### LISTE DES TÂCHES
1 > Les affirmations suivantes concordent-elles avec le texte sur les herbicides ? (a) Les herbicides de pré-levée peuvent être appliqués uniquement sous les arbres. (b) Une application de pré-levée est plus efficace sur un sol sec. (c) Les herbicides de contact migrent vers le système racinaire. Répondez par oui ou par non et citez à l’identique les mots du texte qui tranchent.
2 > Modifiez le texte sur les herbicides en remplaçant « chiendent » par « liseron », puis donnez le passage ainsi obtenu en commençant par « Quant aux herbicides » et en allant jusqu’à « la morelle, etc. ».

-------- TEXTE FOURNI

Les herbicides de pré-levée détruisent, d’une part, les plantes traitées et, d’autre part, bloquent la germination et la levée des adventices graminées et dicotylédones. Ils peuvent être appliqués sur l’ensemble du verger ou uniquement sous les arbres. Une application de pré-levée est plus efficace si le sol est humide au moment du traitement. Si le sol est sec, il faut reporter l’intervention en post-levée précoce, sous réserve que le sol soit humide au moment du traitement. Il est recommandé de respecter les doses et surtout les délais avant récolte.
Quant aux herbicides de post-levée, il faut distinguer entre les produits de contact et les produits systémiques. Les herbicides de contact agissent à l’endroit de l’impact et détruisent la partie aérienne des plantes traitées. Les herbicides systémiques foliaires pénètrent dans la plante par les feuilles et migrent vers le système racinaire. A forte dose, un produit à base de glyphosate par exemple a l’avantage de détruire le système racinaire des adventices vivaces comme le chiendent, le souchet, la morelle, etc.

----------------
-------- MATÉRIEL PRÉSENTÉ

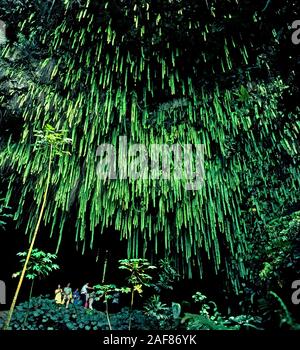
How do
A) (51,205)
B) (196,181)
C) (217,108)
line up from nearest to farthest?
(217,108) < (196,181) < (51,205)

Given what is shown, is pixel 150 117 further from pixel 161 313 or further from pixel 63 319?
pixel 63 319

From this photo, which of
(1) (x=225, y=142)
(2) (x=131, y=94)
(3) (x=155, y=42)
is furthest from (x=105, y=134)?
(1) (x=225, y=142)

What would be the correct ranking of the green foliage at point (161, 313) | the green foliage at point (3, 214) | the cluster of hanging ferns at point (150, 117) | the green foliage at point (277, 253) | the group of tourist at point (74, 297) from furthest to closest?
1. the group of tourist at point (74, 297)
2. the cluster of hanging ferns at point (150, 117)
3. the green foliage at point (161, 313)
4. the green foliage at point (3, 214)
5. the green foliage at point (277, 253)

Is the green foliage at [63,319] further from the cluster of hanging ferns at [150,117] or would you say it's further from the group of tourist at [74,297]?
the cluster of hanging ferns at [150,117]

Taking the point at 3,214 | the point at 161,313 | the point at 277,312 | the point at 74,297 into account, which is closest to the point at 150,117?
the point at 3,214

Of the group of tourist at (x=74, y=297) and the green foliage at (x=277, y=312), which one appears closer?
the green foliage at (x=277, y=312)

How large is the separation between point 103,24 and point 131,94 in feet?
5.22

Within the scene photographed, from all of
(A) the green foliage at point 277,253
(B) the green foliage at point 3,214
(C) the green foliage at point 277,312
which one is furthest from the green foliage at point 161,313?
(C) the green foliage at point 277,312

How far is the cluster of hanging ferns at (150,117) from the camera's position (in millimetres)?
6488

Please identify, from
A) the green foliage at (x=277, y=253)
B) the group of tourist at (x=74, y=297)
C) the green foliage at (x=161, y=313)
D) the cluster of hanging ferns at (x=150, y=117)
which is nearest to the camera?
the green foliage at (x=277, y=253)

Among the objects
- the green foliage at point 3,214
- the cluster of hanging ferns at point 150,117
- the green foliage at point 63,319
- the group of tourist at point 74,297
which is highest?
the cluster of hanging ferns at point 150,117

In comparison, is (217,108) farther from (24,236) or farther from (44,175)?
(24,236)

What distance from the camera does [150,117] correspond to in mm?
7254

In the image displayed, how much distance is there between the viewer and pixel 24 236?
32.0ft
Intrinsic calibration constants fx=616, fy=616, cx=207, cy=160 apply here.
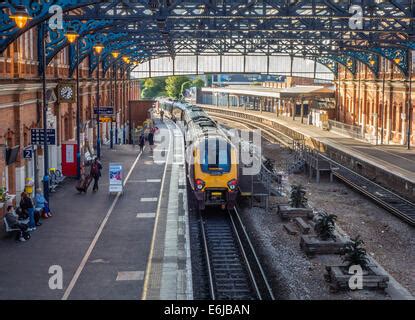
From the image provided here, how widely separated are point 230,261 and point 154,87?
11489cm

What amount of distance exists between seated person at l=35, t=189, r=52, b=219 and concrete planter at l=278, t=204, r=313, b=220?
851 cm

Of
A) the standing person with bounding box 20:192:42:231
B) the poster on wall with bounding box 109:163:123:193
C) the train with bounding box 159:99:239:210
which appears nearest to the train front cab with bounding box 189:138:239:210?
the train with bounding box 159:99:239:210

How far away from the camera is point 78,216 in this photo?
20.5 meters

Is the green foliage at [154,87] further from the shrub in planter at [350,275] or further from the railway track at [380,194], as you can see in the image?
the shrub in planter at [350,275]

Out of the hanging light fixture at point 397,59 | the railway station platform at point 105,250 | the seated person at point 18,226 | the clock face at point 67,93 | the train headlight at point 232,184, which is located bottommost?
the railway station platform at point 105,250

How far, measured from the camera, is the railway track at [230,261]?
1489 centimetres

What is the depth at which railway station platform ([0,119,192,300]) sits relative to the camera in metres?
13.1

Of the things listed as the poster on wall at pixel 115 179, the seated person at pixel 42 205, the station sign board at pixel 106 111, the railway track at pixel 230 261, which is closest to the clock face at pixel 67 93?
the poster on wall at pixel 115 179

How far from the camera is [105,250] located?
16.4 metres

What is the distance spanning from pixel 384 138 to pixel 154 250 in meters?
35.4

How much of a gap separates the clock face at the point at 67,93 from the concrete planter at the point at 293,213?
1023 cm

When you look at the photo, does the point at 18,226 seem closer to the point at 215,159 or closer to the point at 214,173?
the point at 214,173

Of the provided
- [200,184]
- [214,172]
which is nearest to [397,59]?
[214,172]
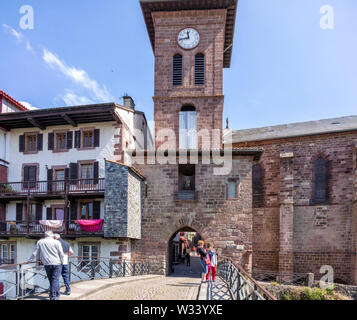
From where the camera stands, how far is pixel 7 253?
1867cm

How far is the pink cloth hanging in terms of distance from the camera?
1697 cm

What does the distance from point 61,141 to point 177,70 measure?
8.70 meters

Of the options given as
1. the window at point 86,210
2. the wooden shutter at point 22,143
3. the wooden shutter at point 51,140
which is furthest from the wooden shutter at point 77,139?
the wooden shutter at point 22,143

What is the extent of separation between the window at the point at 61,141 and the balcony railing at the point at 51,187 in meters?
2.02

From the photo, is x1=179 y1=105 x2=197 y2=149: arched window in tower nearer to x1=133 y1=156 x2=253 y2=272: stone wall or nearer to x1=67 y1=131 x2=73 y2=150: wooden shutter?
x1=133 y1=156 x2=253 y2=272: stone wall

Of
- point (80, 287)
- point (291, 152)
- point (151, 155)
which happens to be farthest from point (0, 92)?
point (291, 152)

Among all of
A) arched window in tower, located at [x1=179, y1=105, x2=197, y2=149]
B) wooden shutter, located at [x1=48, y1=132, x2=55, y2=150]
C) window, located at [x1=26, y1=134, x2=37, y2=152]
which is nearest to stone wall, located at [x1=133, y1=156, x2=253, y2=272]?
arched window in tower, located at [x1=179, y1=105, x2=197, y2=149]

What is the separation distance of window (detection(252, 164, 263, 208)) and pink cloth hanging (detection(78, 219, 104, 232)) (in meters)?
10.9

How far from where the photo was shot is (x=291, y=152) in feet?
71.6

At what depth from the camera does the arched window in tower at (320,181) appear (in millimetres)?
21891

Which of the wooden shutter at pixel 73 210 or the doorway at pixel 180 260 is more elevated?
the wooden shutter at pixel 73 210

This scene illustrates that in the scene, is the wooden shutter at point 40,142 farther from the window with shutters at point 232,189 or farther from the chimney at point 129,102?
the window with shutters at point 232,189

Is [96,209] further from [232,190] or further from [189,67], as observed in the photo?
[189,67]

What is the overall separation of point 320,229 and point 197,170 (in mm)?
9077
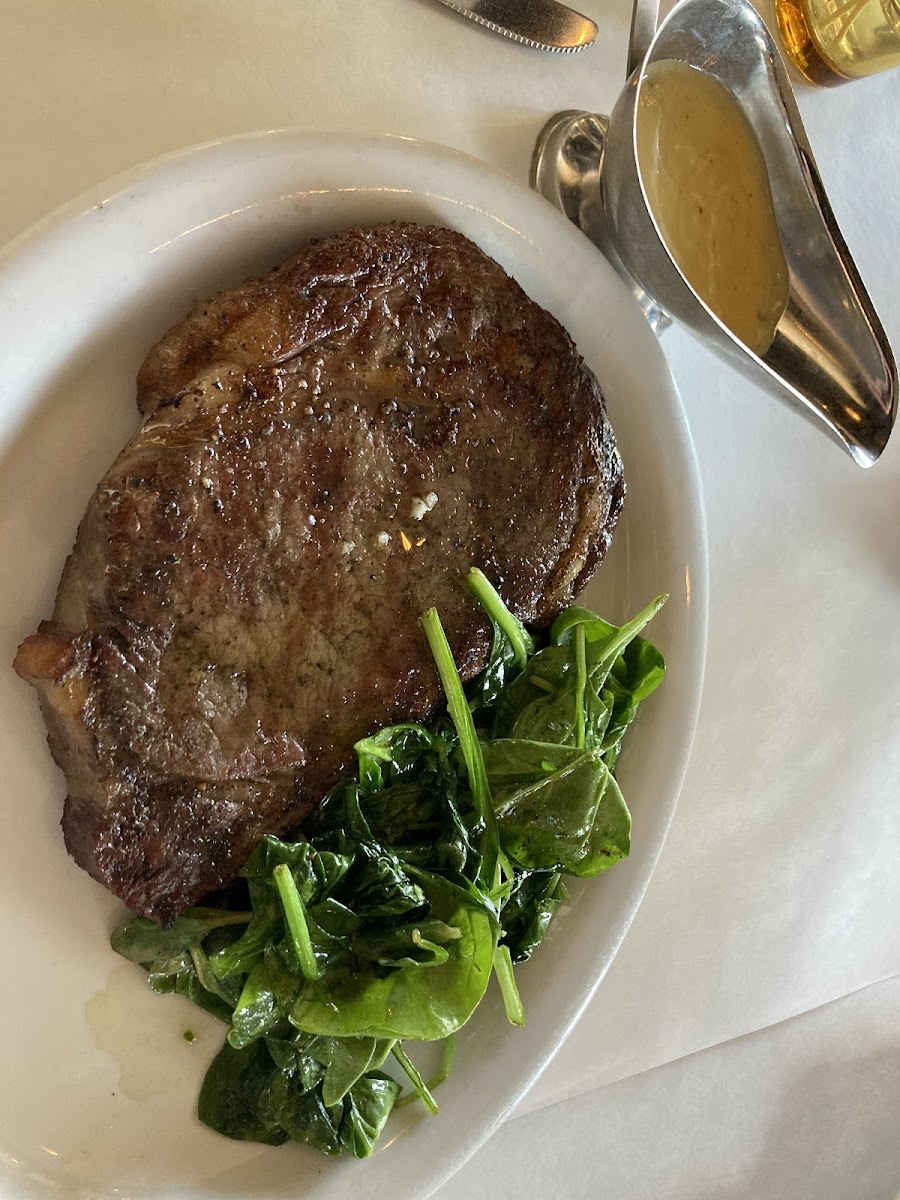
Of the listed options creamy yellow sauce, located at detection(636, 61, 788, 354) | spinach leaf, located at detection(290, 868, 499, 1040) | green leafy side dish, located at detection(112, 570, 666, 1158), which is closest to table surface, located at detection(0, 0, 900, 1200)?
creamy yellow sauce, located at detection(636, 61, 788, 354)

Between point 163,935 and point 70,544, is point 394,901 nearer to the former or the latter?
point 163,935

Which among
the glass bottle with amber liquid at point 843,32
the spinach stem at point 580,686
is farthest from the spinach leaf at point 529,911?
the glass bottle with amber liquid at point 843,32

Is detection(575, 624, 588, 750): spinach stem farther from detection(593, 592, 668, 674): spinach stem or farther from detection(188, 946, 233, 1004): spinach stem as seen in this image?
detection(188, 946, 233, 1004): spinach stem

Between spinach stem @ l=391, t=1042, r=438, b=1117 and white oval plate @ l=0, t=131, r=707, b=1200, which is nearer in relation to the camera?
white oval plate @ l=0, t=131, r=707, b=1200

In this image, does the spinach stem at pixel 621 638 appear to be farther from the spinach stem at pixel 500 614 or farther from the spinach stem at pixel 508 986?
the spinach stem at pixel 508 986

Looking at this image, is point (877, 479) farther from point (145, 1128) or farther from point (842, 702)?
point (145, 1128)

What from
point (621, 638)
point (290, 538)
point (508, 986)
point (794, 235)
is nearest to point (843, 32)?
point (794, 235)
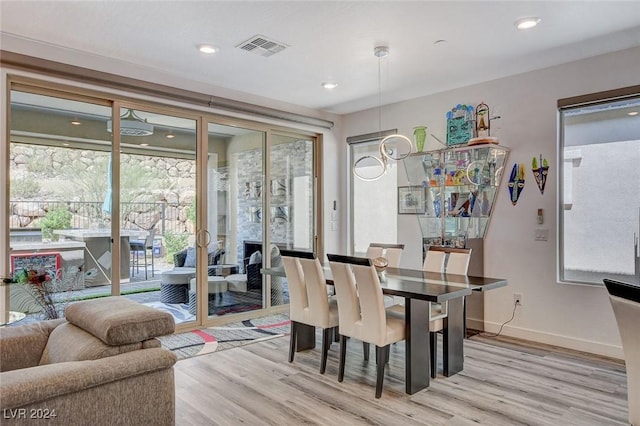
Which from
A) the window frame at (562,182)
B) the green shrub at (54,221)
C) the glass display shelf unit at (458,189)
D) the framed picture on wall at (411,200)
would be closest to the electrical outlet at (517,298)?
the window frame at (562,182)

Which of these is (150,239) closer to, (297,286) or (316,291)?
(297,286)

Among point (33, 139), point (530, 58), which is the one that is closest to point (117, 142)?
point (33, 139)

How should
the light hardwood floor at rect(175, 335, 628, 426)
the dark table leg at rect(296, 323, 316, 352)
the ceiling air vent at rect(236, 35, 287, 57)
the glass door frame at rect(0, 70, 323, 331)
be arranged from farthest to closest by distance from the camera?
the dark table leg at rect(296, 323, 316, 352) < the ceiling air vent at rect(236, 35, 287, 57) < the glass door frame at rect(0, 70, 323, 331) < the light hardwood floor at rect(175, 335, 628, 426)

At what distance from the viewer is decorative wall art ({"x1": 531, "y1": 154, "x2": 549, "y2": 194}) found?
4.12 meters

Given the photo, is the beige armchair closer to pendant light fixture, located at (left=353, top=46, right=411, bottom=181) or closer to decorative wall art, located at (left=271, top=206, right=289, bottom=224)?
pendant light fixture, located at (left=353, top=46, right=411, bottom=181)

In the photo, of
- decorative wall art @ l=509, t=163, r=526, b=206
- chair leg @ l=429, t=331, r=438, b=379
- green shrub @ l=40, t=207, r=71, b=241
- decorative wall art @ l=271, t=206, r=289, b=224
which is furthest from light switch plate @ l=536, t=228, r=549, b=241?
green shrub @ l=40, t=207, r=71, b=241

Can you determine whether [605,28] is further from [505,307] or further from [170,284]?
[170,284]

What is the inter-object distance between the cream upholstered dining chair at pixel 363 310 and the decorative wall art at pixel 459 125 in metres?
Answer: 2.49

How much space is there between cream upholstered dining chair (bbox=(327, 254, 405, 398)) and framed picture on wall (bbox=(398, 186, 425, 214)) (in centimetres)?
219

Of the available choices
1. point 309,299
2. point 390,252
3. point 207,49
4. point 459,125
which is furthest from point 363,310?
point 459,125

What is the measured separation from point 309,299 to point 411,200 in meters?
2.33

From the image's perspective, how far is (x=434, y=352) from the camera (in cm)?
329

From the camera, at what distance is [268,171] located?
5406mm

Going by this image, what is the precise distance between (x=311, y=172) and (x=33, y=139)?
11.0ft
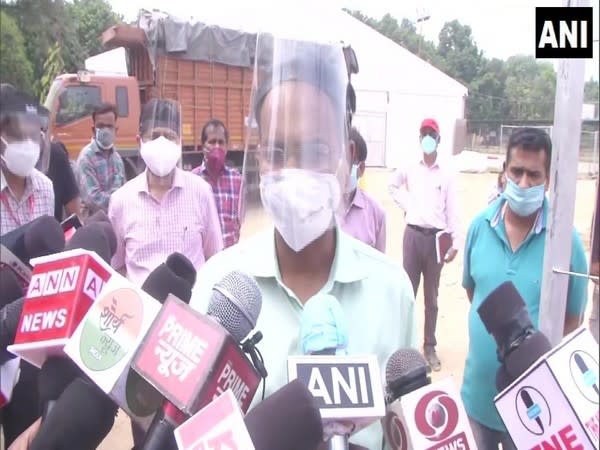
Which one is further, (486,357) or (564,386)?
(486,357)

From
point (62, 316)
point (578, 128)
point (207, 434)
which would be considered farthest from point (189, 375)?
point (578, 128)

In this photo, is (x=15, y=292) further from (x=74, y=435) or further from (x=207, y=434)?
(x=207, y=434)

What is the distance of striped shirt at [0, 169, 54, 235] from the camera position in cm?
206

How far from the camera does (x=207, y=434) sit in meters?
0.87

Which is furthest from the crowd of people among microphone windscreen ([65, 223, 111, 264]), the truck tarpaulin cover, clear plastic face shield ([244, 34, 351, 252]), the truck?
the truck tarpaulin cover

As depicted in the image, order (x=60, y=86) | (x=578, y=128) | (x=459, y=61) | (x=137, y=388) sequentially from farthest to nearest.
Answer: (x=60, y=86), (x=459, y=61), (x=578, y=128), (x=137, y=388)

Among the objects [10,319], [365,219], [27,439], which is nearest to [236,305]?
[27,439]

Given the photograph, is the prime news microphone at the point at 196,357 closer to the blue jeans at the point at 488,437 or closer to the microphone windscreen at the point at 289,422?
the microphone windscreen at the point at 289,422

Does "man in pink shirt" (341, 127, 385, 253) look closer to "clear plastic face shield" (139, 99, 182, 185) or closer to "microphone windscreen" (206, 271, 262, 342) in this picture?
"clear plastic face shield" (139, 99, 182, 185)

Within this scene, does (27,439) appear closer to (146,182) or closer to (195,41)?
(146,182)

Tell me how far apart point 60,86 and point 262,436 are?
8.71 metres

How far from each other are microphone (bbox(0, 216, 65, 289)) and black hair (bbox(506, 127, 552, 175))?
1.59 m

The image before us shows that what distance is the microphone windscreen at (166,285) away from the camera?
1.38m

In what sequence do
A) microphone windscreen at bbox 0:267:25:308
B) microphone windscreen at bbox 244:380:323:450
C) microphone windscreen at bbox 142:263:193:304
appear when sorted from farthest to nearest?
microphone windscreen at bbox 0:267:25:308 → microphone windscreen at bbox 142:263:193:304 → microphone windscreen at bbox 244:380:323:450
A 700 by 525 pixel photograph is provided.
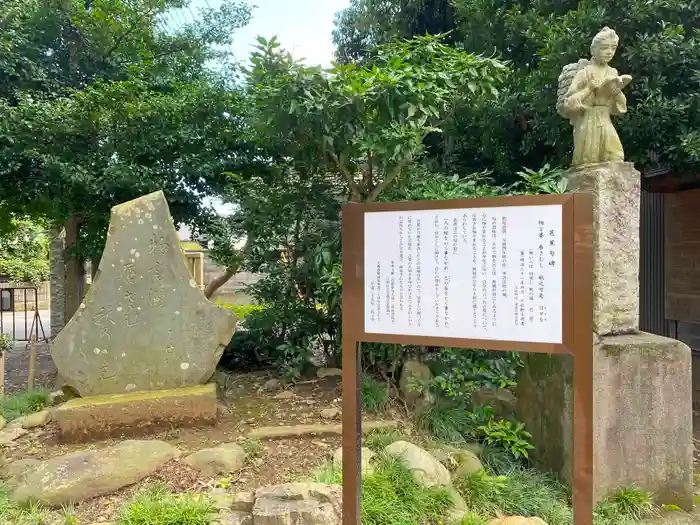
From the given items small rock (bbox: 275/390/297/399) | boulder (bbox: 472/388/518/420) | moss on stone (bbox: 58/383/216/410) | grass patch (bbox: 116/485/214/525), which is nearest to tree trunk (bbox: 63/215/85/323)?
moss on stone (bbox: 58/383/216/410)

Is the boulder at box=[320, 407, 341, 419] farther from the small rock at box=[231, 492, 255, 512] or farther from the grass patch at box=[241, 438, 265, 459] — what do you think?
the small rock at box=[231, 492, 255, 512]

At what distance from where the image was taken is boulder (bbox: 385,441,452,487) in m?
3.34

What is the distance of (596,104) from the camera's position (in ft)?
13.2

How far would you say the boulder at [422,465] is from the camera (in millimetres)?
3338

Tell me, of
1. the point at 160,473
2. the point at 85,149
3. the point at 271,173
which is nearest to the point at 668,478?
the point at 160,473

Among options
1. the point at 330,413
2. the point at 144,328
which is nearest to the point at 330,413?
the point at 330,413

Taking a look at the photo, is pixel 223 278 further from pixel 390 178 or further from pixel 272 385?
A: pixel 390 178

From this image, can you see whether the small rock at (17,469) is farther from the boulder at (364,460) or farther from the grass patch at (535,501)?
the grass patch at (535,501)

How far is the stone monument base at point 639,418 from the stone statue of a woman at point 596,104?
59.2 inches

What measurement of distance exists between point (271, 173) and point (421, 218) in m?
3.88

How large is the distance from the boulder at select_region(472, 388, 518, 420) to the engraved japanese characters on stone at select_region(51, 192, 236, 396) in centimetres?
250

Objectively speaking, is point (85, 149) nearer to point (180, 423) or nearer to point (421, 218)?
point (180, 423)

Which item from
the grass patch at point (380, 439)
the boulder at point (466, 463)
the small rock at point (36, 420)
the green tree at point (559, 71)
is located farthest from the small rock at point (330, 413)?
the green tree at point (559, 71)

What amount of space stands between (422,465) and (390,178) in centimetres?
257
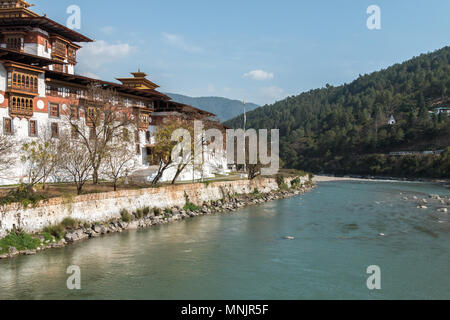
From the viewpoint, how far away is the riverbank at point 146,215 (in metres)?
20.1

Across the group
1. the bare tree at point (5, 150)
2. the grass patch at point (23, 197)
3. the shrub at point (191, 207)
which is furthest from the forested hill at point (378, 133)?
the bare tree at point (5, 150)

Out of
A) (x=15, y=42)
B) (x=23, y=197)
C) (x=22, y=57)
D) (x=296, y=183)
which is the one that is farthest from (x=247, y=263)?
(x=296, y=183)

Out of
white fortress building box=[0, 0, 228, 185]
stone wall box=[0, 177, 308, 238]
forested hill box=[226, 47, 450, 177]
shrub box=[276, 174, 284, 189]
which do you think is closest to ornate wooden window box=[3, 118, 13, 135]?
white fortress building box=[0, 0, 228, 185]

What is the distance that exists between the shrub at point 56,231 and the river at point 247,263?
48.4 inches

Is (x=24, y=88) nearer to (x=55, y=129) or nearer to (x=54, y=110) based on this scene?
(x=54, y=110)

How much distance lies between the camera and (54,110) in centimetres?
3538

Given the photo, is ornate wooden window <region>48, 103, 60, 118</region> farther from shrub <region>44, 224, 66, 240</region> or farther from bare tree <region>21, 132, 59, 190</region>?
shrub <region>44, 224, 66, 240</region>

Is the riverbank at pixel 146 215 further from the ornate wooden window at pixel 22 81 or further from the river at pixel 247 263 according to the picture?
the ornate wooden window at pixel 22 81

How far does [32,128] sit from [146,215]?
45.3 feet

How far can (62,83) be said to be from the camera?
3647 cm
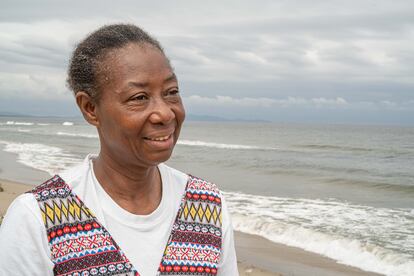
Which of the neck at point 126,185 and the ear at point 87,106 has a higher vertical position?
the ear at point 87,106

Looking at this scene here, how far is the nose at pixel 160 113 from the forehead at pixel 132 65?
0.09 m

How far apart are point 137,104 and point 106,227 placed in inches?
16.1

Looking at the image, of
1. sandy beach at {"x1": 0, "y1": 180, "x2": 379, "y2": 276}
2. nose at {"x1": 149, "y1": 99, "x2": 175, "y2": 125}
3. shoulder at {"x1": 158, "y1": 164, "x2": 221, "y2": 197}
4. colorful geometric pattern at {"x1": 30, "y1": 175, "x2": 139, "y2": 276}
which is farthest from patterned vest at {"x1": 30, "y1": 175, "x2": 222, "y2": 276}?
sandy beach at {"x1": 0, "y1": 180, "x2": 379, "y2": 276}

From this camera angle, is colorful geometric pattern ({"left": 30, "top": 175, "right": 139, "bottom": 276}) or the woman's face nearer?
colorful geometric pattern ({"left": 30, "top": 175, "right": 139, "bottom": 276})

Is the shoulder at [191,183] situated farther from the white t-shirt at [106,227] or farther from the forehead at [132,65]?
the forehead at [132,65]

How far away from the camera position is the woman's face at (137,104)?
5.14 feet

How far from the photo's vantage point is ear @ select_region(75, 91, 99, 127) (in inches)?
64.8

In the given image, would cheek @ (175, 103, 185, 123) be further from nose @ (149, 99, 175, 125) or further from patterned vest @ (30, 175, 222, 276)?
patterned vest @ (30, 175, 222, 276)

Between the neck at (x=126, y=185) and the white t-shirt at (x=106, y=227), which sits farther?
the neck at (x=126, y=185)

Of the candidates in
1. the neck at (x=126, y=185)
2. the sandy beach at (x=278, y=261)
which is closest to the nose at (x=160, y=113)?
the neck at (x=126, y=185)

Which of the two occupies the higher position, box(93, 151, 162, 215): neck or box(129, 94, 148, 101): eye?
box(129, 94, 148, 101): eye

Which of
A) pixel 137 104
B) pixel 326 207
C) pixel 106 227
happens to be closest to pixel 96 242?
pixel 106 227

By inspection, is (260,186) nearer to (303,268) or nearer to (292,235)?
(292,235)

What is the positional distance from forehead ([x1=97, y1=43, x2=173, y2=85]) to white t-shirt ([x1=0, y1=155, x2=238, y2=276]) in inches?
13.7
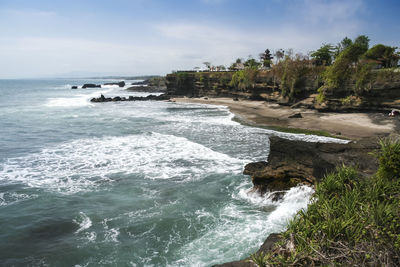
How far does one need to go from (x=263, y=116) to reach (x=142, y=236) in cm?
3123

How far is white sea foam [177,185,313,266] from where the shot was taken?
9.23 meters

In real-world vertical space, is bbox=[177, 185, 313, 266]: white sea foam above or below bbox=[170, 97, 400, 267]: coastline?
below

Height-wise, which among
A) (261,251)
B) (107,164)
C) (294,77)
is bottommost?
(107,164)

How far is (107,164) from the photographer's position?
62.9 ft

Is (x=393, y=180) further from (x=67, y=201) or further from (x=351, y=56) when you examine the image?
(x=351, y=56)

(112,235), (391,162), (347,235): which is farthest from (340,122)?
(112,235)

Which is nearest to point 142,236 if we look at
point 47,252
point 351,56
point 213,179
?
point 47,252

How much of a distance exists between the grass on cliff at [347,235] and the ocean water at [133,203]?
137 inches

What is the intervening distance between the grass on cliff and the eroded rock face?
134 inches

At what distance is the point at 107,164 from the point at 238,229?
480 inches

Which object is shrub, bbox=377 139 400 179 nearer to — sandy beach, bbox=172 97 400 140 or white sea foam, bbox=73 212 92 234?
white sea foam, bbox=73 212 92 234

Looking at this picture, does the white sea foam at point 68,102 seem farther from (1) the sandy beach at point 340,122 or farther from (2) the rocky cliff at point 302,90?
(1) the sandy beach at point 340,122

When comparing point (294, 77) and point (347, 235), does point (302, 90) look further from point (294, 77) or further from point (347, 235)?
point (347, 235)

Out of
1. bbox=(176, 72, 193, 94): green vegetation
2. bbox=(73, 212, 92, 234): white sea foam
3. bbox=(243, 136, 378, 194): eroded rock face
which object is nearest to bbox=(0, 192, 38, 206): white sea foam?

----------------

### RÉPONSES PAR TÂCHE
1 >
(a) Oui : « Ils peuvent être appliqués sur l’ensemble du verger ou uniquement sous les arbres. »
(b) Non : « Une application de pré-levée est plus efficace si le sol est humide au moment du traitement. »
(c) Non : « Les herbicides de contact agissent à l’endroit de l’impact et détruisent la partie aérienne des plantes traitées. »

2 >
Quant aux herbicides de post-levée, il faut distinguer entre les produits de contact et les produits systémiques. Les herbicides de contact agissent à l’endroit de l’impact et détruisent la partie aérienne des plantes traitées. Les herbicides systémiques foliaires pénètrent dans la plante par les feuilles et migrent vers le système racinaire. A forte dose, un produit à base de glyphosate par exemple a l’avantage de détruire le système racinaire des adventices vivaces comme le liseron, le souchet, la morelle, etc.